--- Exercise data Enclosed Below ---
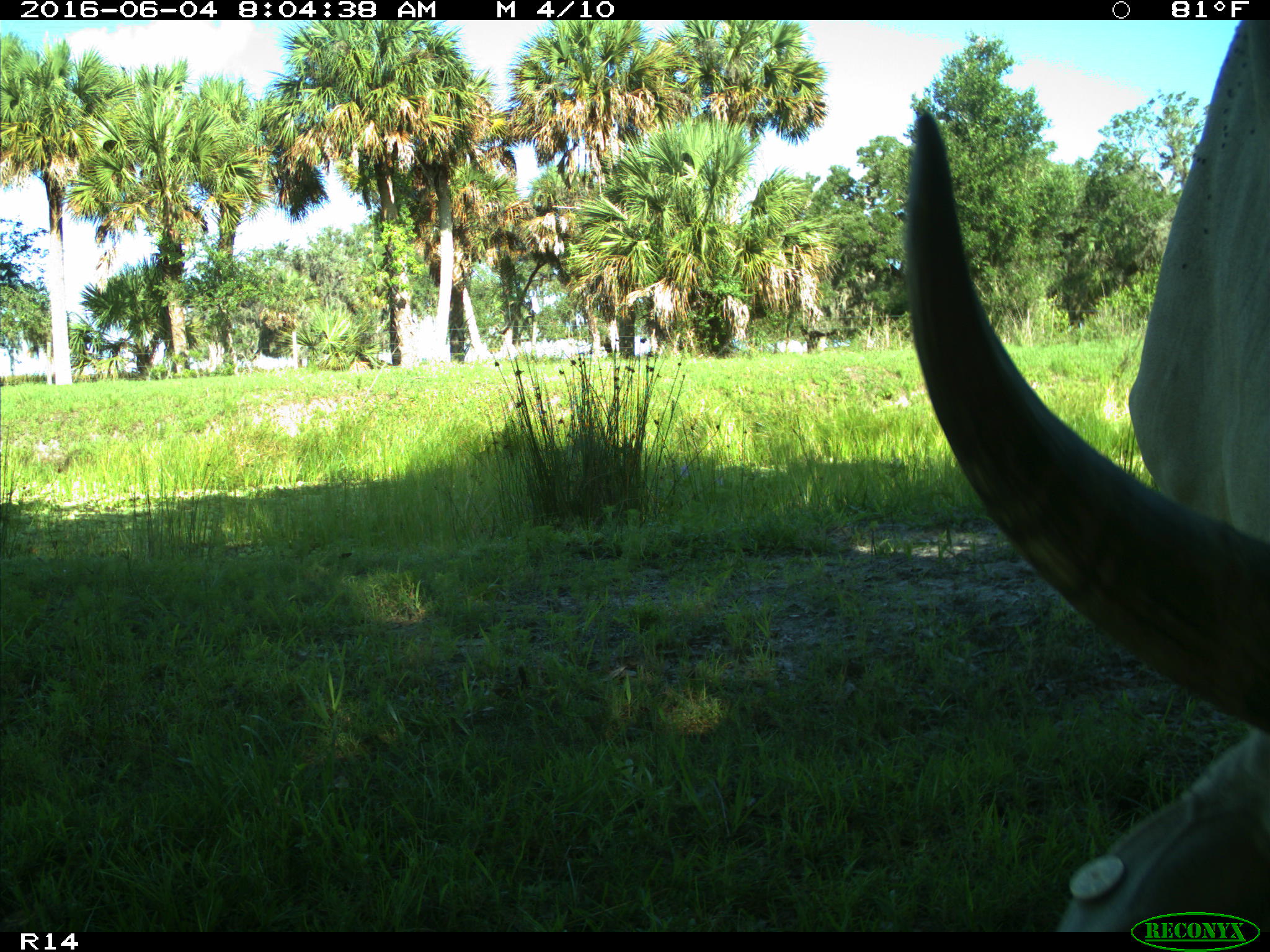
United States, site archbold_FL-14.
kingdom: Animalia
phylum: Chordata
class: Mammalia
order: Artiodactyla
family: Bovidae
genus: Bos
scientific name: Bos taurus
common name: domestic cow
--- End of Enclosed Exercise data ---
# Exercise prompt
Would you retype every record above exactly, leaving out the pictures?

# Answer to this task
United States, site archbold_FL-14.
kingdom: Animalia
phylum: Chordata
class: Mammalia
order: Artiodactyla
family: Bovidae
genus: Bos
scientific name: Bos taurus
common name: domestic cow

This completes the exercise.